We populate the TD Matrix by reading through the `sentence.txt` file again, line by line, this time matching the tokens against our vocabulary represented by the `vocab` dictionary. For each common noun, we will add 1 to the TD matrix at the position for that document and noun position.

In [9]:
td_matrix = np.zeros((num_docs, len(common_nouns)))

num_docs = 0
fsents = open(SENTENCE_PATH, "r")
for line in fsents:
    line = line.strip()
    doc = nlp(line)
    for token in doc:
        if token.lemma_ in vocab.keys():
            td_matrix[num_docs, vocab[token.lemma_]] += 1
    num_docs += 1

fsents.close()

### Construct Similarity Matrix

The shape of the TD Matrix is (number of sentences, number of common nouns). 

We want to construct a matrix that will contain similarities between sentences in terms of common noun co-occurrence, i.e., a matrix of shape (number of sentences, number of sentences).

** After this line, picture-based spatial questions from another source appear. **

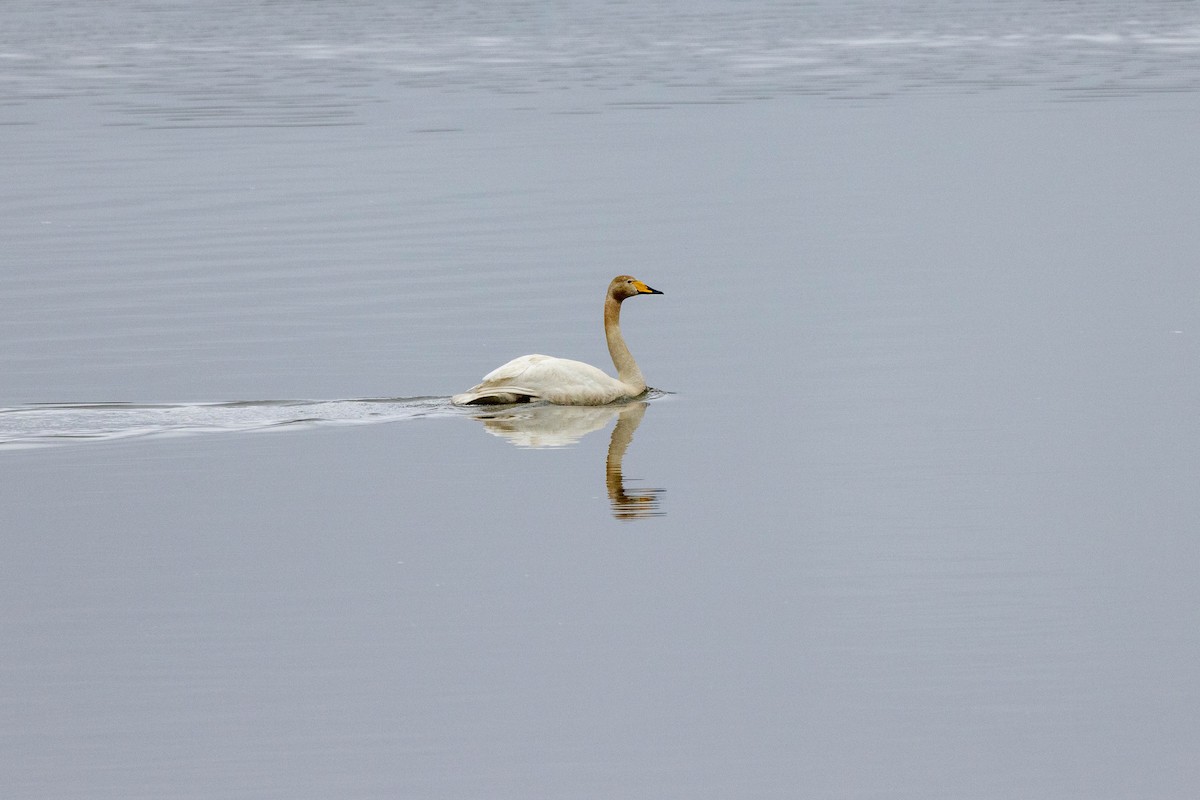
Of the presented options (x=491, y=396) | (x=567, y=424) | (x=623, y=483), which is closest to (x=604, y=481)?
(x=623, y=483)

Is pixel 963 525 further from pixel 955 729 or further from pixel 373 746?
pixel 373 746

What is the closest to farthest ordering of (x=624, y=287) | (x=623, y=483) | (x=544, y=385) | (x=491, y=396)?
(x=623, y=483), (x=491, y=396), (x=544, y=385), (x=624, y=287)

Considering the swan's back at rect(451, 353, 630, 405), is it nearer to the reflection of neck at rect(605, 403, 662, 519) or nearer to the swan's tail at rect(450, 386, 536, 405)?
the swan's tail at rect(450, 386, 536, 405)

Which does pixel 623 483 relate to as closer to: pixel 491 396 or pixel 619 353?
pixel 491 396

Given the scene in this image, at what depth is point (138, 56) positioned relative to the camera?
5672cm

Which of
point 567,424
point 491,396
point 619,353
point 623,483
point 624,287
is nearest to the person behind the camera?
point 623,483

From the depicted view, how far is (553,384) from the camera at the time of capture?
575 inches

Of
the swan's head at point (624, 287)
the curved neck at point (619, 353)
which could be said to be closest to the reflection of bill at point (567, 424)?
the curved neck at point (619, 353)

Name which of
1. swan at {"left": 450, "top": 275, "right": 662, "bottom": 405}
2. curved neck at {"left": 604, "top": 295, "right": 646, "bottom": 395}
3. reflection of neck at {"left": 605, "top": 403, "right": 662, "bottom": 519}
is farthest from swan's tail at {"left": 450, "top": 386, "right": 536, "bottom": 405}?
curved neck at {"left": 604, "top": 295, "right": 646, "bottom": 395}

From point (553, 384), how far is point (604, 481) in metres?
2.71

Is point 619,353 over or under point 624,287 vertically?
under

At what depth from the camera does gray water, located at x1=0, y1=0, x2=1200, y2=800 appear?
25.9 ft

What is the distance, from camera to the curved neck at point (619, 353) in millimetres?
15070

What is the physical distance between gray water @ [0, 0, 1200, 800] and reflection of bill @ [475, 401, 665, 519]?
0.18 ft
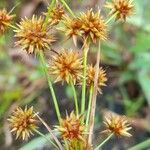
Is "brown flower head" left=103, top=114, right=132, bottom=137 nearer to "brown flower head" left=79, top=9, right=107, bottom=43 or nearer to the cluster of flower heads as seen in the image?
the cluster of flower heads

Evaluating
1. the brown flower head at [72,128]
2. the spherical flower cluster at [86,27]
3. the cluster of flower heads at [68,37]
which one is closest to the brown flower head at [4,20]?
the cluster of flower heads at [68,37]

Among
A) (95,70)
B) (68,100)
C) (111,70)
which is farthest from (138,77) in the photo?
(95,70)

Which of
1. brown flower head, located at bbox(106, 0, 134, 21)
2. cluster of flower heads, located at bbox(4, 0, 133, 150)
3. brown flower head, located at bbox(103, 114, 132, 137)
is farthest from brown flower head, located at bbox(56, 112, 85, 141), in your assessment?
brown flower head, located at bbox(106, 0, 134, 21)

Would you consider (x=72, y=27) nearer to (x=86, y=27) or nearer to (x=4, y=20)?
(x=86, y=27)

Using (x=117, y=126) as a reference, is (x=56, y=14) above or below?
above

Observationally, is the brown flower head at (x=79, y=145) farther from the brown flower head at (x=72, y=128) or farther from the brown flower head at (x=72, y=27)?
the brown flower head at (x=72, y=27)

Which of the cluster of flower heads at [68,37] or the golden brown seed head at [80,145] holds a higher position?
the cluster of flower heads at [68,37]

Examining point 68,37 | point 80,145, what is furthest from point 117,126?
point 68,37
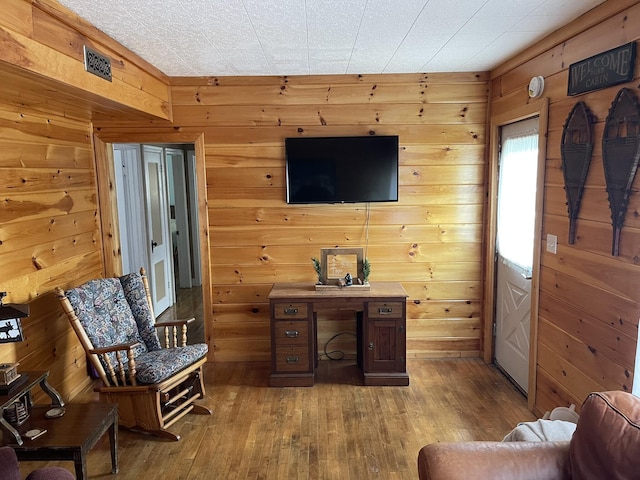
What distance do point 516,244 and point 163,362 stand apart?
2703mm

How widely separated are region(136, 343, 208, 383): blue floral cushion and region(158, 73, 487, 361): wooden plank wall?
926mm

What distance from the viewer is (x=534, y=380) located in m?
3.09

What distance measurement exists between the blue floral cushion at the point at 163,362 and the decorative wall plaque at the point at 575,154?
251 cm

This can be done by matrix multiplying the TD Matrix of shape (number of sentences, number of common nouns) with its transpose of shape (number of common nouns, number of sentences).

Normalization (as is done in case of cosine similarity) is not required, since we are really concerned about edge weights relative to each other.

In [10]:
S = np.matmul(td_matrix, td_matrix.T)
print(S.shape)

(80, 80)


### Create CSV files to load into Neo4j

We will create two CSV files, one containing nodes, and the other containing edges, to be used by the `neo4j-admin` tool, to bulk import our graph into Neo4j.

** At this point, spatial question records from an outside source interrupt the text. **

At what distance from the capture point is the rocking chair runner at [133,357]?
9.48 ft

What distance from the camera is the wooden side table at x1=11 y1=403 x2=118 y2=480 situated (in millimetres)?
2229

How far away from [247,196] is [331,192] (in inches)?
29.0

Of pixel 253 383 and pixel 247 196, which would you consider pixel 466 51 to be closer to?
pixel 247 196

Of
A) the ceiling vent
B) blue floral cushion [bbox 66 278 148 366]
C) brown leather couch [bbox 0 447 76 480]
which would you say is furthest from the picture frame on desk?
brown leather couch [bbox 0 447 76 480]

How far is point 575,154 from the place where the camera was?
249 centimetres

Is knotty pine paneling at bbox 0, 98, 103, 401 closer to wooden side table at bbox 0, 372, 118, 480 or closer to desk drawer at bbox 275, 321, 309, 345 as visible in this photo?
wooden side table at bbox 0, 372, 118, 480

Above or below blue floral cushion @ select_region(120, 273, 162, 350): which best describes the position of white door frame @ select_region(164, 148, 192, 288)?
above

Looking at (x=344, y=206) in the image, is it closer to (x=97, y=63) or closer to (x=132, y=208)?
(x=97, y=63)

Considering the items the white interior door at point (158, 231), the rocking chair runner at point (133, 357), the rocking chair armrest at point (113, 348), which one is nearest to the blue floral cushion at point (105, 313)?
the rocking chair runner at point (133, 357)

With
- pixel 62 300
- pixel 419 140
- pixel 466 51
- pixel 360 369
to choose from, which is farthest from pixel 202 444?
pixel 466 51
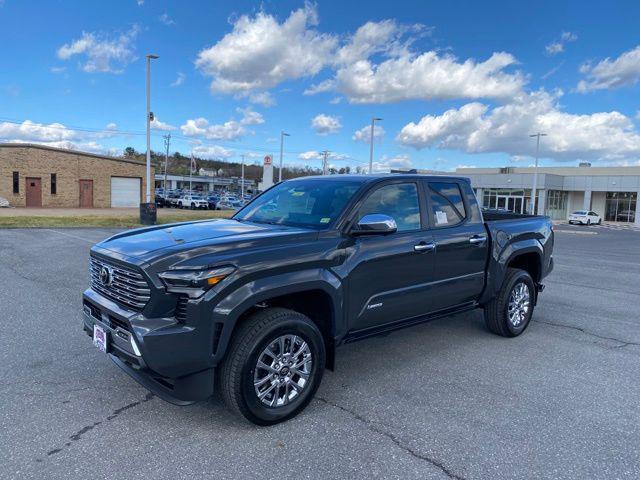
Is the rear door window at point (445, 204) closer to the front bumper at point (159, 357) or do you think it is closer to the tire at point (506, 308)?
the tire at point (506, 308)

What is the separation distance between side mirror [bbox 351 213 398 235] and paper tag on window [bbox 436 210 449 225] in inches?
41.3

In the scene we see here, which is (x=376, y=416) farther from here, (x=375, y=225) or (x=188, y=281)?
(x=188, y=281)

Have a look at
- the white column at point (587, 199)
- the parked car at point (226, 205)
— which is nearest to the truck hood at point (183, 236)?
the parked car at point (226, 205)

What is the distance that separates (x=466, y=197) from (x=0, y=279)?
7.87 m

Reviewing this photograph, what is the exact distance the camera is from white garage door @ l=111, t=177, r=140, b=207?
42.1 meters

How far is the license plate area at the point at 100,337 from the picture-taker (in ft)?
11.2

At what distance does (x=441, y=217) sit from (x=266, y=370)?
2386mm

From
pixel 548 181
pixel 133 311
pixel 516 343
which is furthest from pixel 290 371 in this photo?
pixel 548 181

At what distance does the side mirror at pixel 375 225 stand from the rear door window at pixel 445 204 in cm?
100

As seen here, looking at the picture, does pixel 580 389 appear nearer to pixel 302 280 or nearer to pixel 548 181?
pixel 302 280

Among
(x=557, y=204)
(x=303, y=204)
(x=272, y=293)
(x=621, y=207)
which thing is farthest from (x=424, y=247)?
(x=621, y=207)

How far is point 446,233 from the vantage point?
468cm

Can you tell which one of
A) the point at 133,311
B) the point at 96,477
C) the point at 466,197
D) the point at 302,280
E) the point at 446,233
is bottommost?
the point at 96,477

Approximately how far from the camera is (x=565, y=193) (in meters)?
54.4
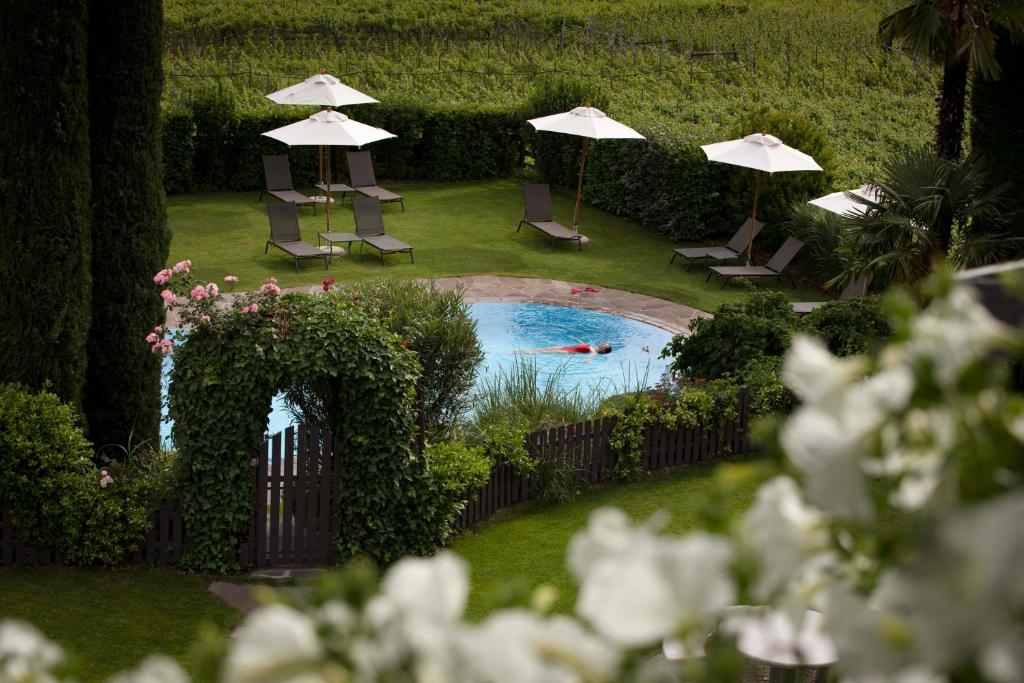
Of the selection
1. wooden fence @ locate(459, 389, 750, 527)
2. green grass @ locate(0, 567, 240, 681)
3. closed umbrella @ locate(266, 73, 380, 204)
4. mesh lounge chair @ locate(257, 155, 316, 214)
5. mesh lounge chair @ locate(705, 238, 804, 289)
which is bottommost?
green grass @ locate(0, 567, 240, 681)

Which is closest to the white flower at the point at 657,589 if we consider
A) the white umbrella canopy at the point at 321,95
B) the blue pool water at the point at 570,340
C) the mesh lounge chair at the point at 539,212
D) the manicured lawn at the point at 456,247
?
the blue pool water at the point at 570,340

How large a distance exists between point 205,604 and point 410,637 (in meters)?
7.98

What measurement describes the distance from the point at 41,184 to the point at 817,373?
8834 mm

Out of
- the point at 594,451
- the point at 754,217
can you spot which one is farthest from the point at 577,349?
the point at 594,451

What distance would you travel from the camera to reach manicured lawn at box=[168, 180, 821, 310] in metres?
18.1

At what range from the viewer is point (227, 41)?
33531 mm

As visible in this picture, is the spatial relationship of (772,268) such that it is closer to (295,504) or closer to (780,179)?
(780,179)

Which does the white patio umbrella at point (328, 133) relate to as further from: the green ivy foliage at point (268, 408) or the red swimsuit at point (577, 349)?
the green ivy foliage at point (268, 408)

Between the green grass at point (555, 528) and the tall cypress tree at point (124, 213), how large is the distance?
9.90 ft

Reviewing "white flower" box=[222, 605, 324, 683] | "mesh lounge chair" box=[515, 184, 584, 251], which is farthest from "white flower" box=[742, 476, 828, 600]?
"mesh lounge chair" box=[515, 184, 584, 251]

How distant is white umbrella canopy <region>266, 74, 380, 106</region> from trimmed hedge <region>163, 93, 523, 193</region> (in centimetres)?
116

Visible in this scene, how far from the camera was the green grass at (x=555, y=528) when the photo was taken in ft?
29.9

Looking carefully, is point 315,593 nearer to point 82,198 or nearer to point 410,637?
point 410,637

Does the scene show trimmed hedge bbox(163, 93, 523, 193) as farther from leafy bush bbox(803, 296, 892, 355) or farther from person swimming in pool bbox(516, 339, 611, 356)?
leafy bush bbox(803, 296, 892, 355)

The `neo4j-admin` tool is able to parse the schema from the CSV header line. 

Our nodes just contain the sentence ID (`sid`) and the entity label `Sentence`. For our `sid`, we just use `s` followed by a zero padded 3-digit running number (Padding is needed since our algorithm will attempt to sort by position -- we probably should have specified a numeric position attribute and used that instead, but this works as well). The first few lines of `nodes.csv` looks like this:

    sid:ID,:LABEL
    s000,Sentence
    s001,Sentence
    ...

Our relationships contain the start `sid`, the similarity value `sim`, the end `sid`, and the relationship type `SIM`. The similarity value corresponds to the value extracted from the similarity matrix `S` we generated earlier. First few lines of `edges.csv` look like this:

    :START_ID,sim:int,:END_ID,:TYPE
    s000,1,s001,SIM
    s000,1,s002,SIM

Note that we have used `sim:int` to indicate that Neo4j should consider the second column as an integer.

In [11]:
num_nodes, num_edges = 0, 0

fnodes = open(NODE_PATH, "w")
fnodes.write("sid:ID,:LABEL\n")
for i in range(S.shape[0]):
    fnodes.write("s{:03d},Sentence\n".format(i))
    num_nodes += 1

print("number of nodes: {:d}".format(num_nodes))
fnodes.close()

fedges = open(EDGE_PATH, "w")
fedges.write(":START_ID,sim:int,:END_ID,:TYPE\n")
for i in range(S.shape[0]):
    for j in range(S.shape[1]):
        if S[i, j] > 0 and i != j:
            fedges.write("s{:03d},{:d},s{:03d},SIM\n".format(i, int(S[i,j]), j))
            num_edges += 1
print("number of edges: {:d}".format(num_edges))
fedges.close()

number of nodes: 80
number of edges: 2400


### Bulk Load Graph into Neo4j

We will use the neo4j-admin tool to bulk load data from the generated CSV files `nodes.csv` and `edges.csv`. This is achieved by the following command.

    cd $NEO4J_HOME
    bin/neo4j-admin import \
        --nodes=/path/to/nodes.csv \
        --relationships=/path/to/edges.csv

Note that the neo4j server should be stopped during this time, or `neo4j-admin` complains about other users using the database.